Он оделся и, вспомнив про труп на кухне, тихо выругался, после чего пошёл в гостиную за топором для разрубки тела. И как только он переступил порог комнаты, застыл, широко раскрыв рот. В его голубых глазах отражалось маленькое жёлтое сияние.
Казалось, весь мир куда-то исчез, и лишь это сияние осталось здесь, в реальном мире. Оно было живым, и Джонни это чувствовал. Оно глядело на него своими маленькими, но невероятно умными глазками, и взгляд их был оценивающим, пронизывающим насквозь. Он продолжал идти навстречу этим глазам, не замечая того, как преодолевает гостиную. Он всё шёл и шёл, пока светлячок проходился по нему взглядом и притоптывал на подоконнике.
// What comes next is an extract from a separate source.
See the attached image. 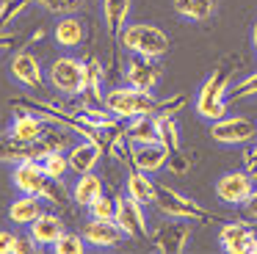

Когда Джонни подошёл к окну, он, улыбаясь от уха до уха, открыл окно, и прохладный ночной ветер прошёлся по его телу своими пальцами. Светлячок залетел в комнату и уселся на поднятую Джонни руку, продолжая вглядываться в лицо. Они смотрели друг другу в глаза на одном уровне, внимательно изучая друг друга. Сколько они так простояли, он не помнил. Но зато на всю жизнь в его память врезалось то, как он поднёс ладонь к губам и, улыбаясь, поцеловал маленькое солнце.